Computation/Resource Centric:

How many records are there to start with? (A record is for our purposes a basic unit of “data” – possibly with multiple attributes) – a row in a database table. What is changing about these records? How quickly? Is the change due to time? space? a combination of the two? Other extraneous/domain-specific processes (such as a human user or sensor or active agent)?
When combining data from multiple sources – how do you “normalize” data ? semantics? reconcile values/attributes? test for consistency?
How do you capture the data? What new tools do you need? Is the “sampling” of the data enough ? (when you discretize the analog world, understanding the effects of this essential). For example, when you sample some time phenomena at 1 sec intervals, you cannot say anything intelligent about phenomena that have a lifetime of less than 1 sec and fall between two sample points (a second apart). For example, census is collected every ten years. Are there population phenomena in the intervening decade that we miss? Do we even know what these are?
The engineering questions – Hadoop/map-reduce or regular DB alternatives, home grown tools, batchmode versus realtime, visualization (what to visualize and how?), rate of data growth? What data needs to be stored versus gotten rid of? merging/updating new data and dependent inferences? How to integrate resultant actions (in a feedback loop)? How do you figure if the feedback is positive or negative?

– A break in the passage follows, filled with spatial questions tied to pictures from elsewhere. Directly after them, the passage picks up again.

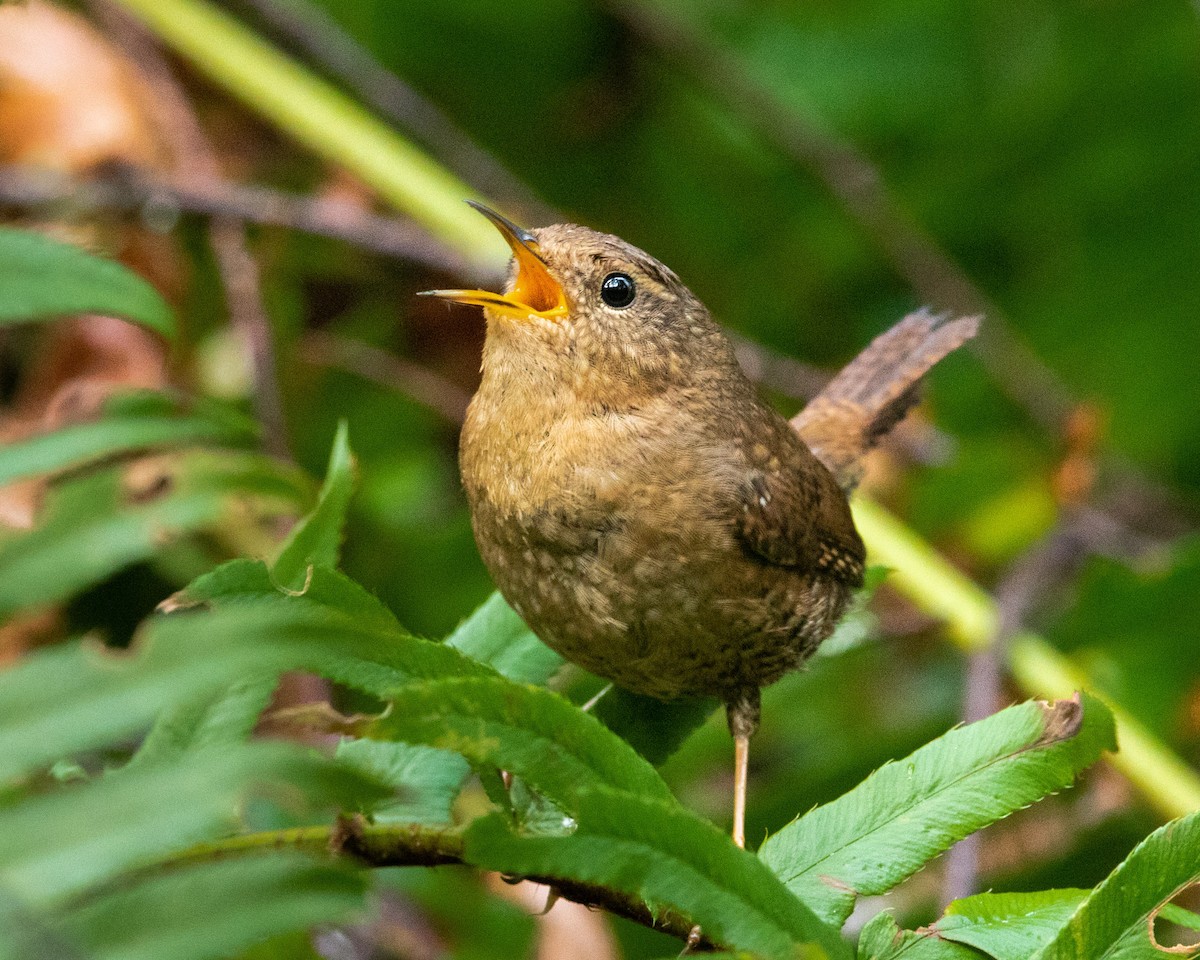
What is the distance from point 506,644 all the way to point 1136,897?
1071 mm

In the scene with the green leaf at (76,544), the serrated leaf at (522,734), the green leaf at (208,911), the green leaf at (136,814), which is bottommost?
the green leaf at (208,911)

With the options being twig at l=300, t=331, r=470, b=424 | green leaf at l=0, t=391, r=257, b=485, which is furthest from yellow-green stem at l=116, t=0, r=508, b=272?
green leaf at l=0, t=391, r=257, b=485

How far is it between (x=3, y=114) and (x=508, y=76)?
1900mm

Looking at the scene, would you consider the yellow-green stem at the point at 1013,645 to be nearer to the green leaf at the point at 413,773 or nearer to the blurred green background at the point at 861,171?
the blurred green background at the point at 861,171

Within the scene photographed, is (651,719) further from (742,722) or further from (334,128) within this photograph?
(334,128)

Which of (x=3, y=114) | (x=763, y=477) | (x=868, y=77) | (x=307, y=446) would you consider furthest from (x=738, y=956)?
(x=868, y=77)

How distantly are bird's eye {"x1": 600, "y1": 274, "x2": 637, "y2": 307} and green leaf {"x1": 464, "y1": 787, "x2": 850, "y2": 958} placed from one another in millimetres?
1317

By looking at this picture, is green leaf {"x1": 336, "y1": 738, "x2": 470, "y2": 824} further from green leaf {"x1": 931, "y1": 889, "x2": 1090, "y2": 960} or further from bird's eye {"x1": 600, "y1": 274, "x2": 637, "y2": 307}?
bird's eye {"x1": 600, "y1": 274, "x2": 637, "y2": 307}

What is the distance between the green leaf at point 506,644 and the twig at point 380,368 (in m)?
1.40

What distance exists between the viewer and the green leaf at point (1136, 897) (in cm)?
156

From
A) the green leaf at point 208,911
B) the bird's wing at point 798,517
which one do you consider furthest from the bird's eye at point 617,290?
the green leaf at point 208,911

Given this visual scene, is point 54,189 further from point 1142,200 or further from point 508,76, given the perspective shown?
point 1142,200

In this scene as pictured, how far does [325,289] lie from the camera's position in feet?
14.3

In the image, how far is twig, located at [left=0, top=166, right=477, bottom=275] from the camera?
3.38 meters
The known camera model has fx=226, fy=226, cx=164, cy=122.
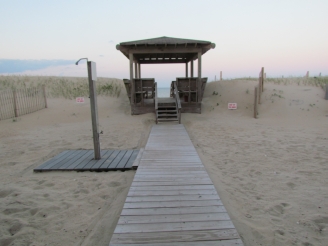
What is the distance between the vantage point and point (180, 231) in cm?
256

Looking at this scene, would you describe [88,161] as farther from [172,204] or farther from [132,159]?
[172,204]

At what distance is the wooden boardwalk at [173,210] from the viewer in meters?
2.45

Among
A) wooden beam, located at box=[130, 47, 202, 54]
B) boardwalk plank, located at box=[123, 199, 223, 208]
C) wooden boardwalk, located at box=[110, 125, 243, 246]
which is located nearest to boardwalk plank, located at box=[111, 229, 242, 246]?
wooden boardwalk, located at box=[110, 125, 243, 246]

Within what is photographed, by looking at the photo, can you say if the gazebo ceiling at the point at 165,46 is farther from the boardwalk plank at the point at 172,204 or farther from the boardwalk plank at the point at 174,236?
the boardwalk plank at the point at 174,236

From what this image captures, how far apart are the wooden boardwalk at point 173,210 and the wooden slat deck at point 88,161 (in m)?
0.69

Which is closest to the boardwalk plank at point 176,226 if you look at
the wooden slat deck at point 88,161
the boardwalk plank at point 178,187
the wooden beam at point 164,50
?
the boardwalk plank at point 178,187

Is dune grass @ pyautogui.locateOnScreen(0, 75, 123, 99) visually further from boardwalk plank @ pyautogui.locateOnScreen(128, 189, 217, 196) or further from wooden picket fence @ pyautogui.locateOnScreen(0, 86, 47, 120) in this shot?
boardwalk plank @ pyautogui.locateOnScreen(128, 189, 217, 196)

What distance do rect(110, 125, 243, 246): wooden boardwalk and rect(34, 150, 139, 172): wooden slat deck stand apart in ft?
2.27

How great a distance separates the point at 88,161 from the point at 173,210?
3.14 m

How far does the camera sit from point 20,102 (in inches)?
513

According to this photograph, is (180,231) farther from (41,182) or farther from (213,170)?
(41,182)

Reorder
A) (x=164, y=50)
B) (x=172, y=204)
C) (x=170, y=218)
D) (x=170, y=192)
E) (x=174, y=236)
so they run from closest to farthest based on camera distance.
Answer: (x=174, y=236) < (x=170, y=218) < (x=172, y=204) < (x=170, y=192) < (x=164, y=50)

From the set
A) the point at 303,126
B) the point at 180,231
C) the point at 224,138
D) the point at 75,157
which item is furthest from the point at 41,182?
the point at 303,126

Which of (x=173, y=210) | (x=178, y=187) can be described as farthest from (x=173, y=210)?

Process/Validation Centric:

How do we make sure the overall analysis is moving in the right direction? We need to ensure that the phenomena under study is not changing by the time we analyse the data.
How do incrementally validate/verify the results/predictions? How do we checkpoint periodically?
What is the overall cost/benefit ratio of the whole analysis exercise? Is the benefit economically exploitable in a sustained manner?
How do we hedge and use the intermediary results for other “monetization” activities?

In the ensuing posts, I will discuss the overall process in the context of a project, I am current working on. Overall, investing in big data requires a good bit of upfront thought or else every organization will have large R&D expenses without any real ROI!